__Exercise directions__. Copy the records below verbatim, keeping every line in its original order.

__Data lines__.
┌──
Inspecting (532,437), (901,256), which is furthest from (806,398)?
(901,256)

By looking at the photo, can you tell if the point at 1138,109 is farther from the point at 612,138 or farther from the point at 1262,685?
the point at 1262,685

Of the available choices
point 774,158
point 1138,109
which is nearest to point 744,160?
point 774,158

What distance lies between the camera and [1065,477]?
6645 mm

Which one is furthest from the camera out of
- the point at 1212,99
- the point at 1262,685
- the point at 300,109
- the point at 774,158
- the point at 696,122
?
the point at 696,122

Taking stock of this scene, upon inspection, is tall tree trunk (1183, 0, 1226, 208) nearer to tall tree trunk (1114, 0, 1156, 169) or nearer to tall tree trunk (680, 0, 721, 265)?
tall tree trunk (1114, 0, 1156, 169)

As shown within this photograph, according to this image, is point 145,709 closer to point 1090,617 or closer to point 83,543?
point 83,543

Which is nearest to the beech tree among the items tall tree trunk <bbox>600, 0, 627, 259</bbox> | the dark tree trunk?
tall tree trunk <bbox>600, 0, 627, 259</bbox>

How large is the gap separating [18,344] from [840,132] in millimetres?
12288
└──
__Written response__.
Inspecting (532,437), (901,256), which is furthest from (806,398)?
(901,256)

By looking at the photo, can you tell if the point at 1138,109 is farther from the point at 612,138 or farther from the point at 1262,685?
the point at 1262,685

Of the available choices
point 774,158
point 1138,109
which is nearest to point 744,160?
point 774,158

What distance lies between the camera and [1065,477]?
6645 mm

Which one is furthest from the camera out of
- the point at 1212,99
- the point at 1262,685
- the point at 300,109
- the point at 774,158
- the point at 696,122
?
the point at 696,122

Taking stock of this scene, upon inspection, is tall tree trunk (1183, 0, 1226, 208) nearer to tall tree trunk (1114, 0, 1156, 169) or nearer to tall tree trunk (680, 0, 721, 265)?
tall tree trunk (1114, 0, 1156, 169)

As shown within this photograph, according to this image, is point 145,709 closer to point 1090,617 or closer to point 83,543?
point 83,543

Which is nearest to the beech tree among the items tall tree trunk <bbox>600, 0, 627, 259</bbox> | the dark tree trunk?
tall tree trunk <bbox>600, 0, 627, 259</bbox>

How large is the gap separating [18,344] from [840,132] in millimetres?
12288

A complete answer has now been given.